Texto de estudo:

########

3. A exposição a agentes químicos hidrocarbonetos permite o enquadramento como especial de período de labor por mera avaliação qualitativa, e independente da análise quantitativa de níveis de concentração. 

4. A menção genérica à presença de "óleos e graxas" ou "hidrocarbonetos" no ambiente de trabalho é suficiente para a caracterização da especialidade do labor, quando a análise do contexto da profissão exercida e ambiente de trabalho indiquem que as substâncias são derivadas de hidrocarbonetos e o contato seja inerente à atividade desempenhada. 

5. Preenchidos os requisitos, nos termos da legislação aplicável, deve ser concedido o benefício de aposentadoria especial, conforme deferido na origem. 

(...) 

 (Apelação/Remessa Necessária 5011904-84.2022.4.04.9999, QUINTA TURMA, Relator Desembargador Federal HERMES SIEDLER DA CONCEIÇÃO JÚNIOR, julgado em 27/02/2024).

########

Trechos de dados:
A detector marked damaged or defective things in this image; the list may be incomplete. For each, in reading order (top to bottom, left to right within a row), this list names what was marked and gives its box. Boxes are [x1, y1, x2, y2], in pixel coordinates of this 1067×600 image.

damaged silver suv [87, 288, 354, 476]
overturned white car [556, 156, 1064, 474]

########

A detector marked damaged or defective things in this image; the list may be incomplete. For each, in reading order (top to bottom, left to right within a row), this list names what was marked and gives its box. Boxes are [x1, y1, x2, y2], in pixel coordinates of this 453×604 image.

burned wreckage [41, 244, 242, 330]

########

Instrução de trabalho 1:
De acordo com o texto de estudo, em que condições a menção genérica a "óleos e graxas" ou "hidrocarbonetos" no ambiente de trabalho basta para caracterizar a especialidade do labor? Responda em uma a três frases.
Instrução de trabalho 2:
Altere o trecho do texto de estudo que começa com as palavras que contêm "5. Preenchidos os" e termina com "julgado em 27/02/2024).", substituindo "concedido" por "reconhecido", e apresente o trecho modificado.

Sua resposta 1:
A menção genérica basta quando a análise do contexto da profissão exercida e do ambiente de trabalho indicar que as substâncias são derivadas de hidrocarbonetos. Além disso, o contato com elas deve ser inerente à atividade desempenhada.

Sua resposta 2:
5. Preenchidos os requisitos, nos termos da legislação aplicável, deve ser reconhecido o benefício de aposentadoria especial, conforme deferido na origem. 

(...) 

 (Apelação/Remessa Necessária 5011904-84.2022.4.04.9999, QUINTA TURMA, Relator Desembargador Federal HERMES SIEDLER DA CONCEIÇÃO JÚNIOR, julgado em 27/02/2024).